# [Instructions for the task]
Upon reaching the line that contains "Bulldog Sports Fan T-Shirt" in the records below, begin repeating every line exactly through the last one, skipping pictures.

# [Recorded data]
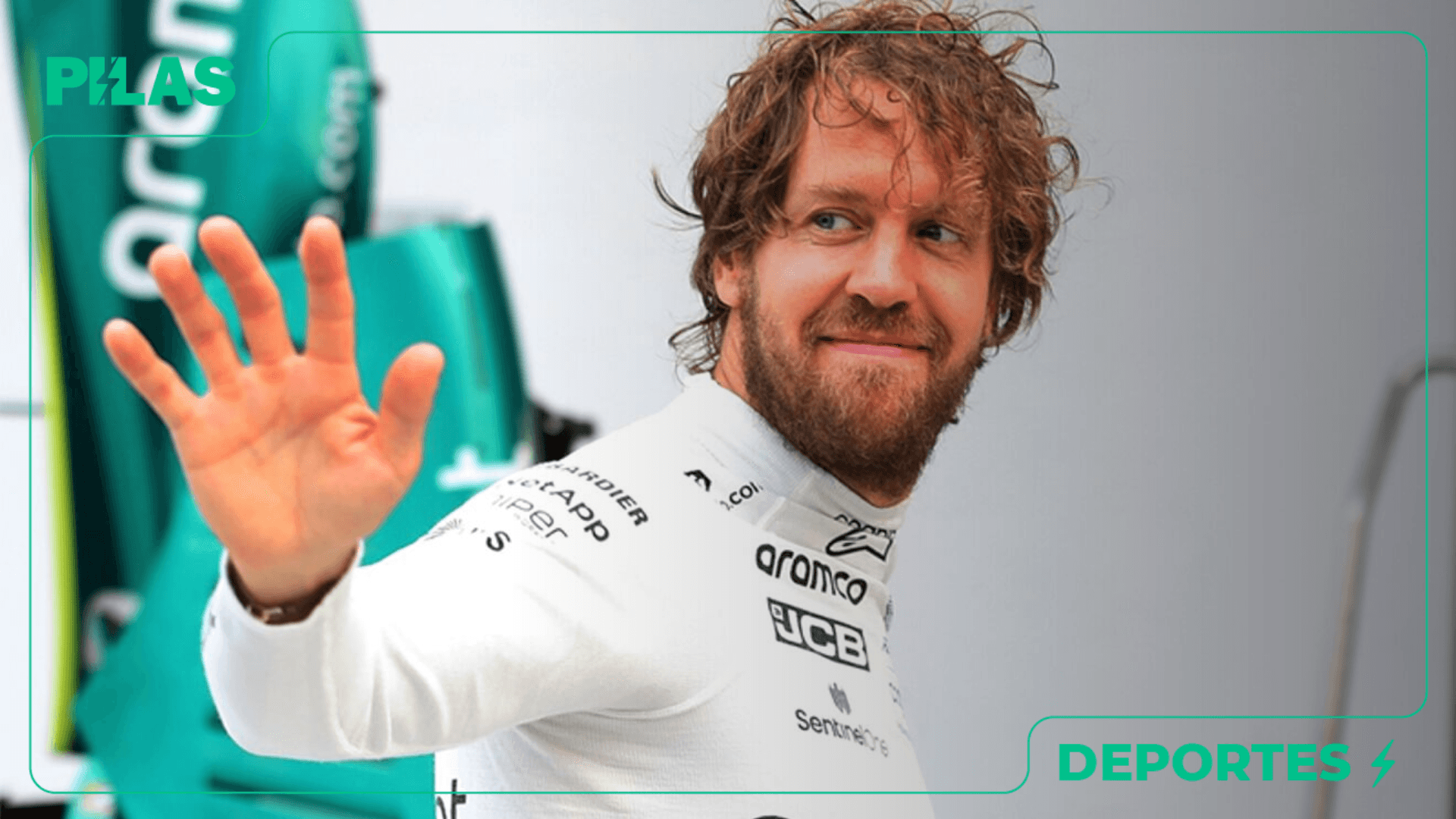 Sebastian Vettel se retira de la Formula 1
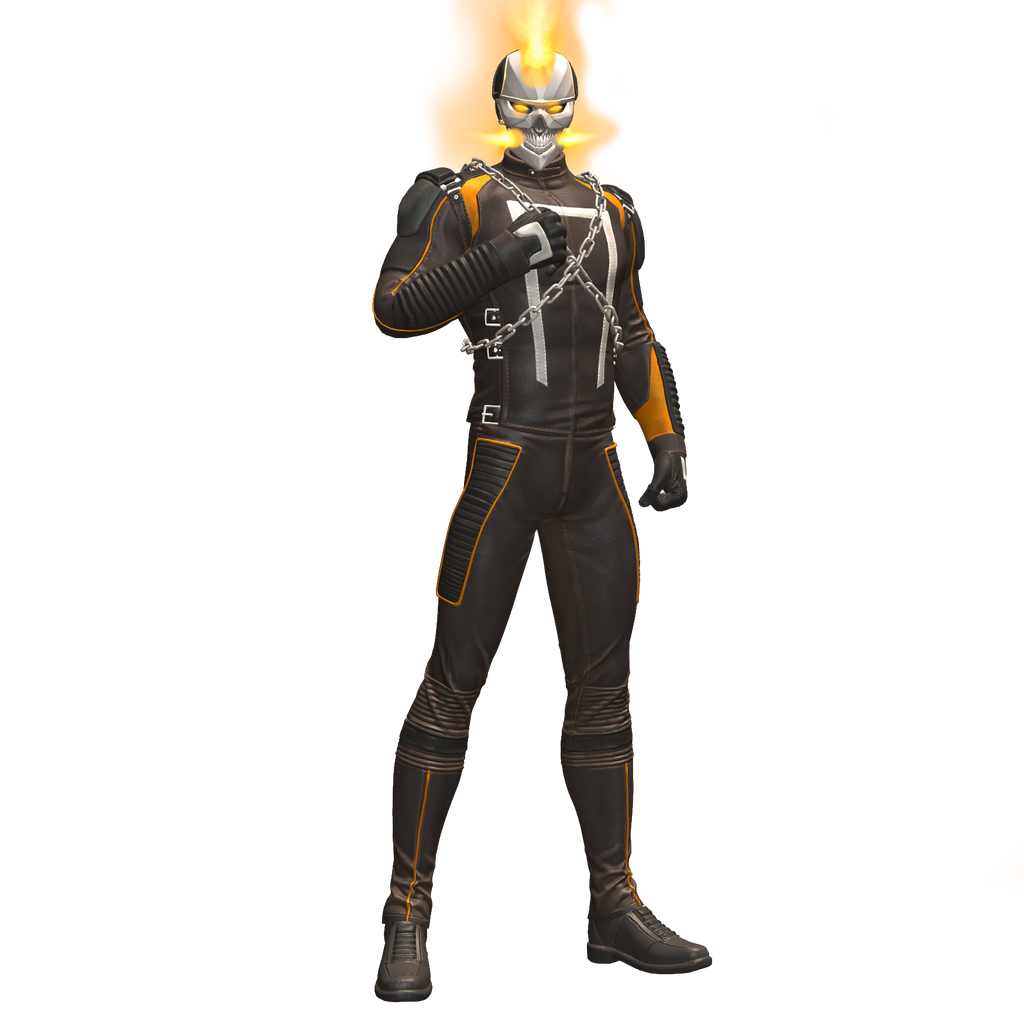 Ghost Rider (Robbie Reyes) by LonelyOMEGA on DeviantArt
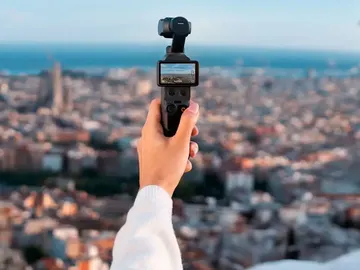 La nueva DJI Osmo Pocket 4 La nueva DJI Osmo Pocket 4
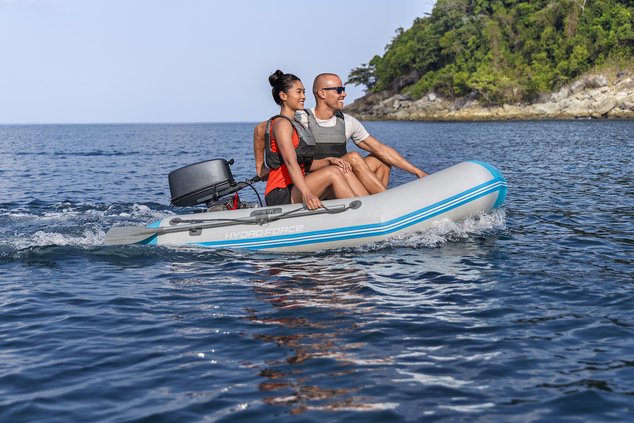 Bestway 65177 Nafukovací raft Hydro-Force Elite Sport Boat Set - 230 cm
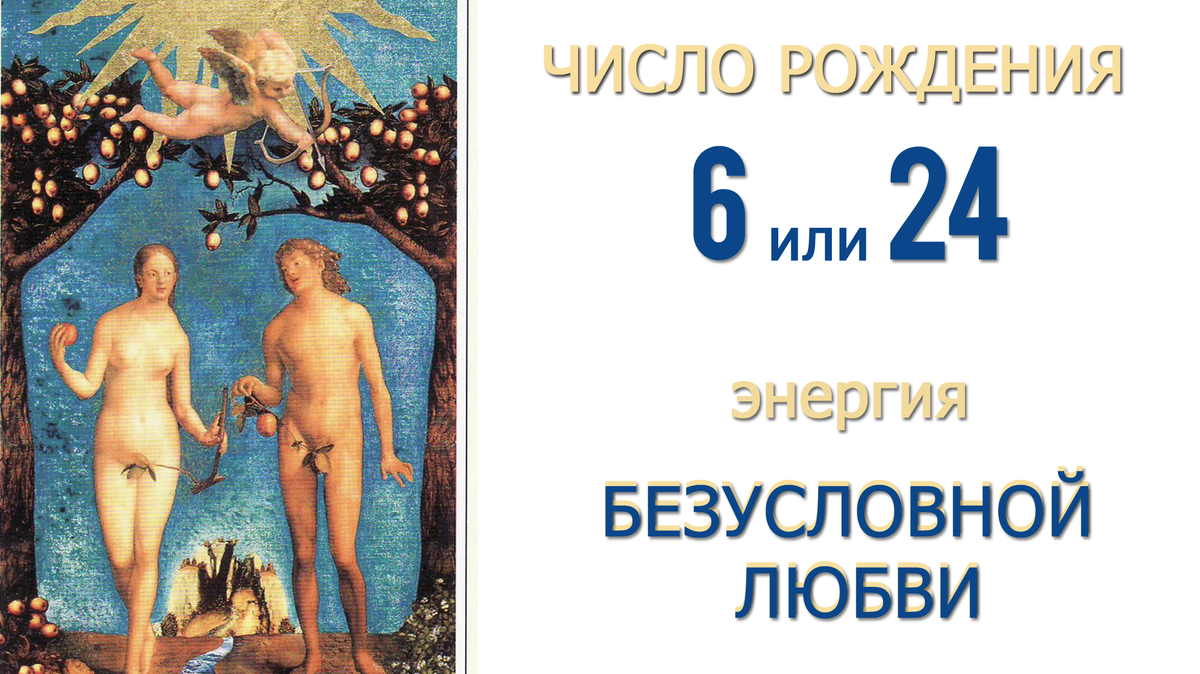 Число рождения в "Матрице судьбы"- энергия портрета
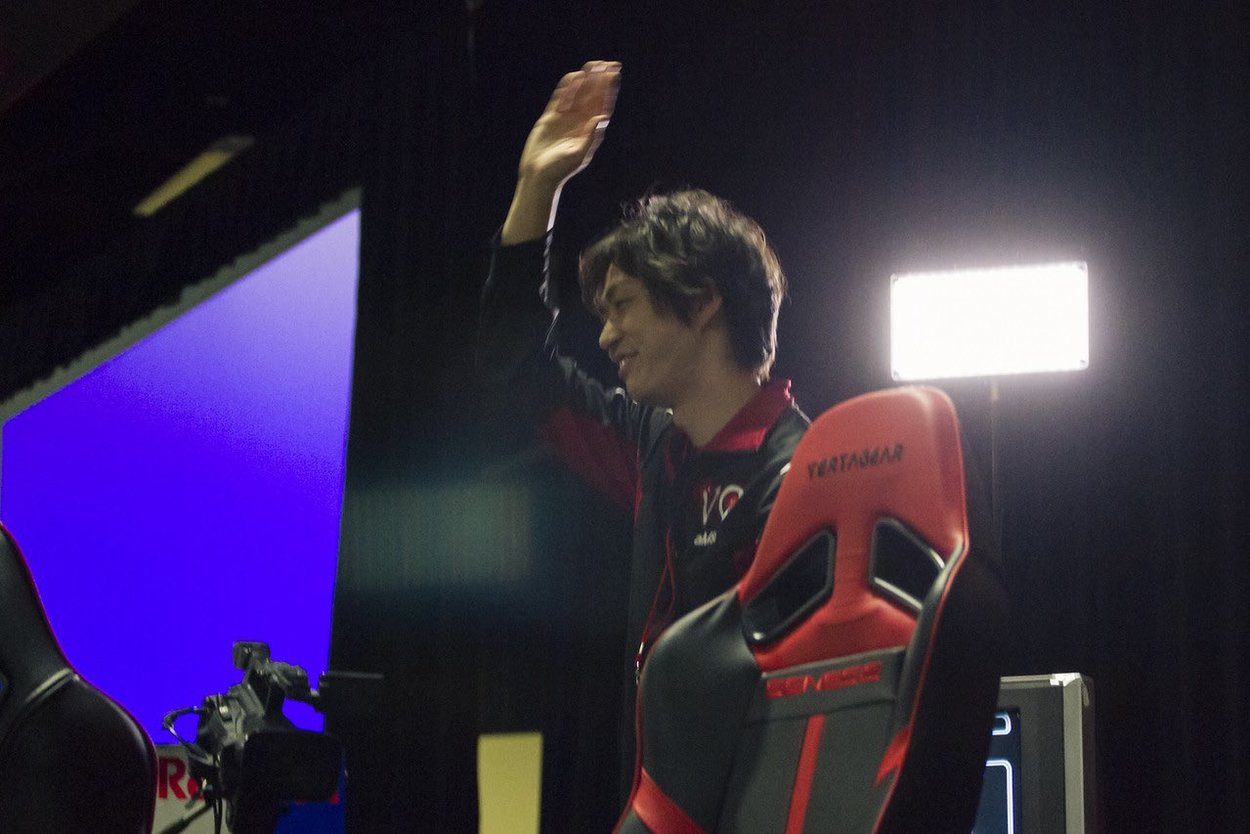 Interview with VGBC aMSa The Red Dinosaur Dignitas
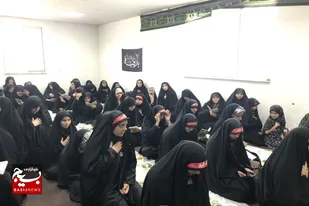 همایش دختران زینبی در صالح&zwnj;آباد برگزار شد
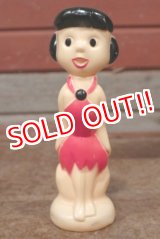 画像: ct-200415-19 Betty Rubble / 1960's Plastic Figure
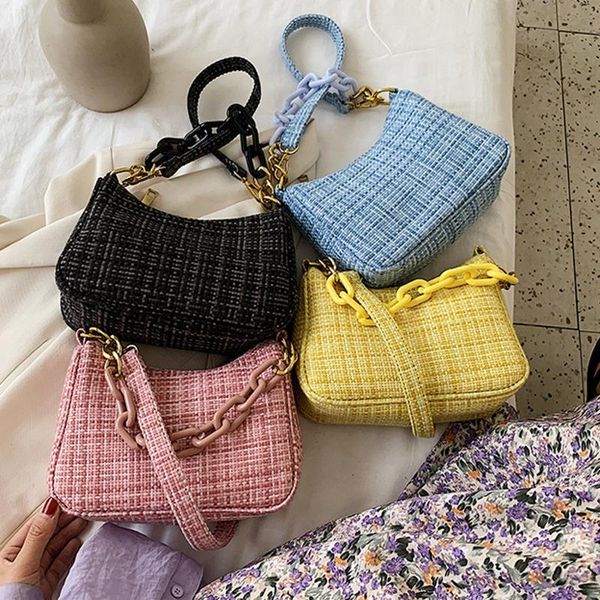 

ljl нетканых плечи женщин способ новых цепей luxury casual подмышки сумка
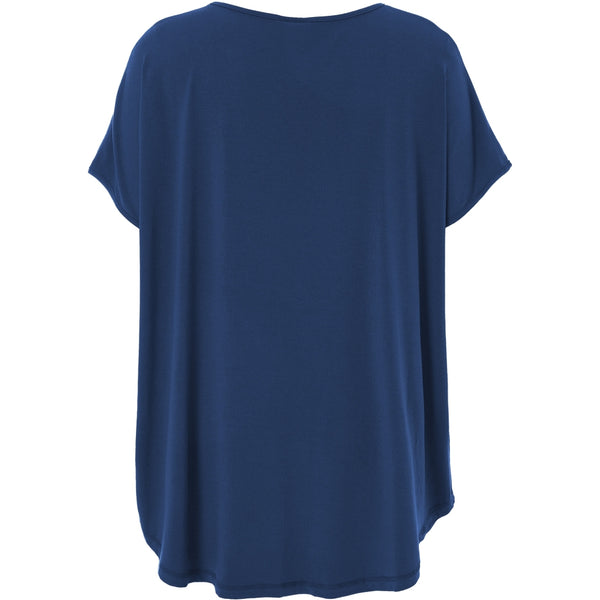 Gozzip Gitte T-shirt - Dusty Blue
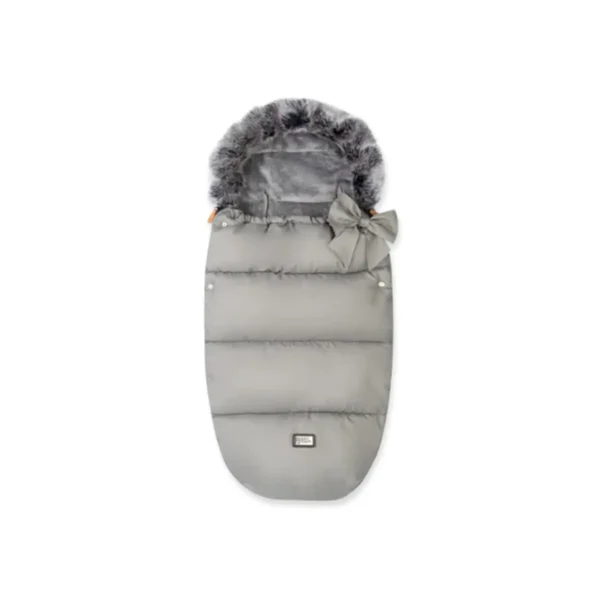 Bizzi Growin Nanook Footmuff-Tornado Grey (2022)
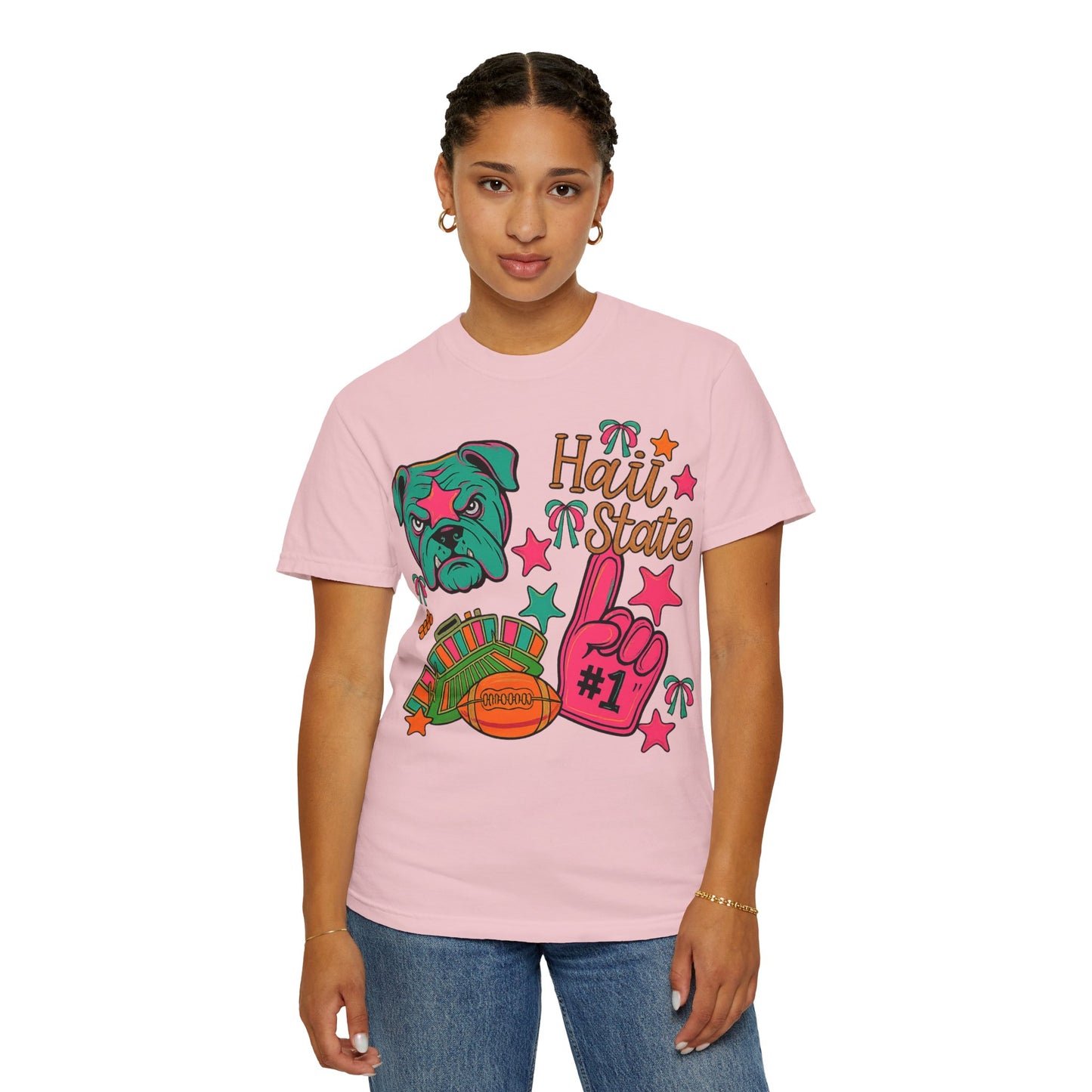 Bulldog Sports Fan T-Shirt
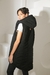 BLACK DENIM PUFFER VEST on internet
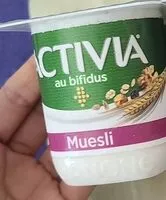 Mängden socker i Activia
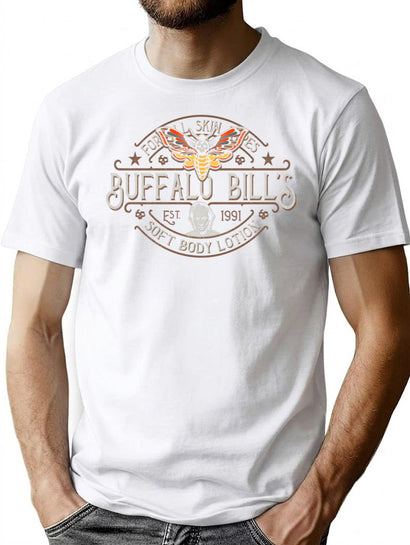 Buffalo Bills Soft Body Lotion T-Shirt for Men & Women, T-Shirts Graphic Tee - Black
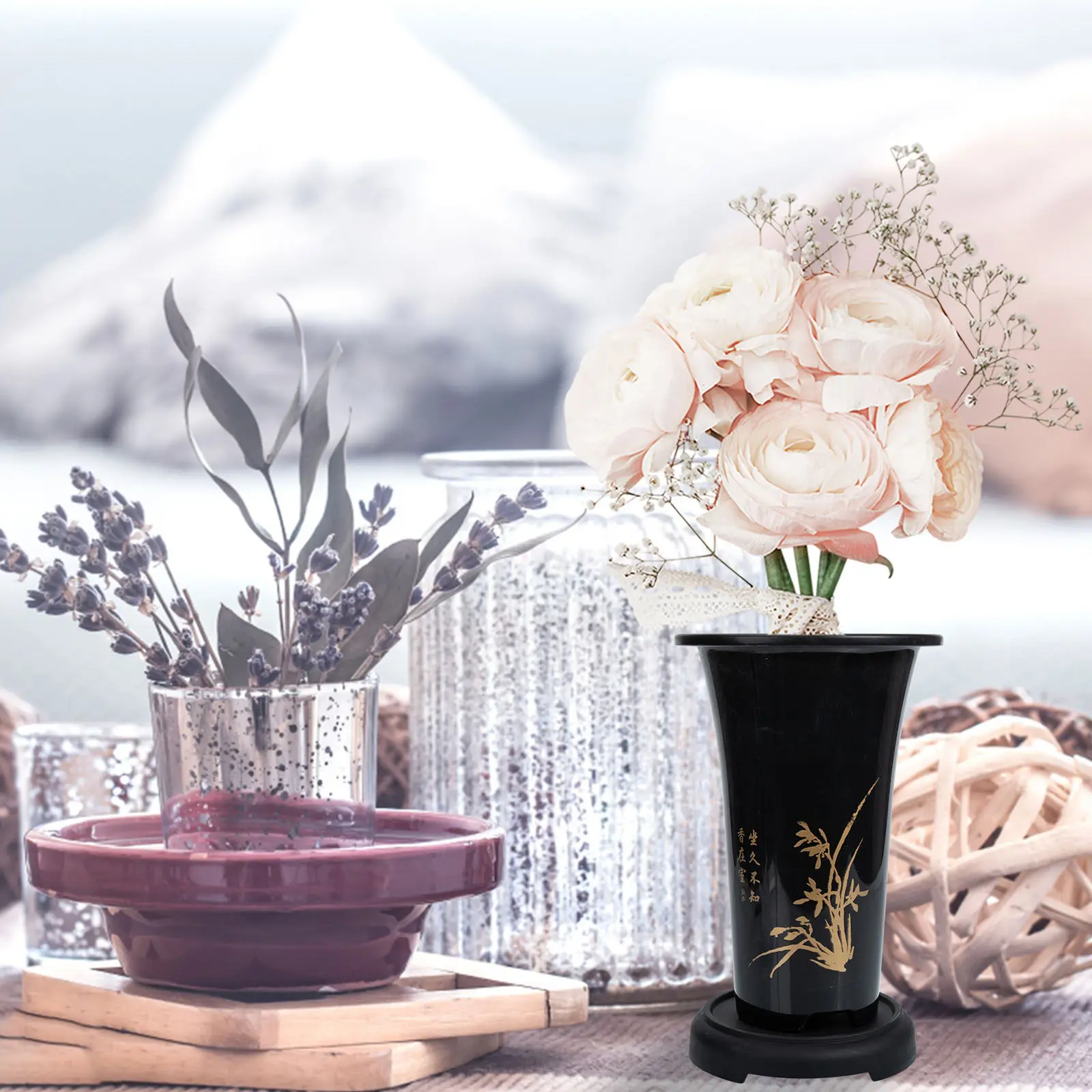 Orchid Flowerpots Plant Pots Large Hollow PP Material Drainage Holes Balcony Garden Courtyard Park Snake Mint Aloe Plants
Orchid Flowerpots Plant Pots Large Hollow PP Material Drainage Holes Balcony Garden Courtyard Park Snake Mint Aloe Plants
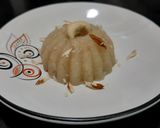 A picture of step 4 of Rava Sheera/Suji Halwa.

# [Task answer]
 Bulldog Sports Fan T-Shirt
 BLACK DENIM PUFFER VEST on internet
 Mängden socker i Activia
 Buffalo Bills Soft Body Lotion T-Shirt for Men & Women, T-Shirts Graphic Tee - Black
 Orchid Flowerpots Plant Pots Large Hollow PP Material Drainage Holes Balcony Garden Courtyard Park Snake Mint Aloe Plants
Orchid Flowerpots Plant Pots Large Hollow PP Material Drainage Holes Balcony Garden Courtyard Park Snake Mint Aloe Plants
 A picture of step 4 of Rava Sheera/Suji Halwa.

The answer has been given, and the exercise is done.